Is a Joint Loan Necessary?
Remember that the main benefit of a joint loan is that it’s easier to qualify for loans when by combining income and credit scores. You may find that you don’t need to use a joint loan if one borrower can qualify individually. Both of you (or all of you, if there are more than two) can pitch in on payments.
Of course, it may be impossible for one person to qualify for a large loan. Business Loans -For example, tend to be so large that one person’s income will not satisfy a lender’s desired debt to income ratios.
Responsibility and Ownership
Before deciding to use a joint loan (or not), make sure you understand what your rights and responsibilities are. Get answers to the following questions:
- Who is responsible for making payments?
- How can I get out of the loan?
- What if I want to refinance my share?
- What happens to the loan if one of us dies?

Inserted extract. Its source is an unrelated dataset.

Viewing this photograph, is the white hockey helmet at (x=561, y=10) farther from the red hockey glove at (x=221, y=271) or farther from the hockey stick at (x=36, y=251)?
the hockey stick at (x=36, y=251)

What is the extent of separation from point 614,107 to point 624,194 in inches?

It may not be fun to consider everything that can go wrong, but it’s better than being taken by surprise. For example, co-ownership is treated differently depending on the state you live in. Getting out of a loan can also be difficult (if your relationship/friendship/partnership ends, for example). You can’t just remove yourself from the loan -- even if your co-borrower wants to get your name removed. The lender made the loan based on a joint application, and you’re 100% responsible for repaying the loan. In most cases, you have to
refinance a loan or pay it off to put it behind you.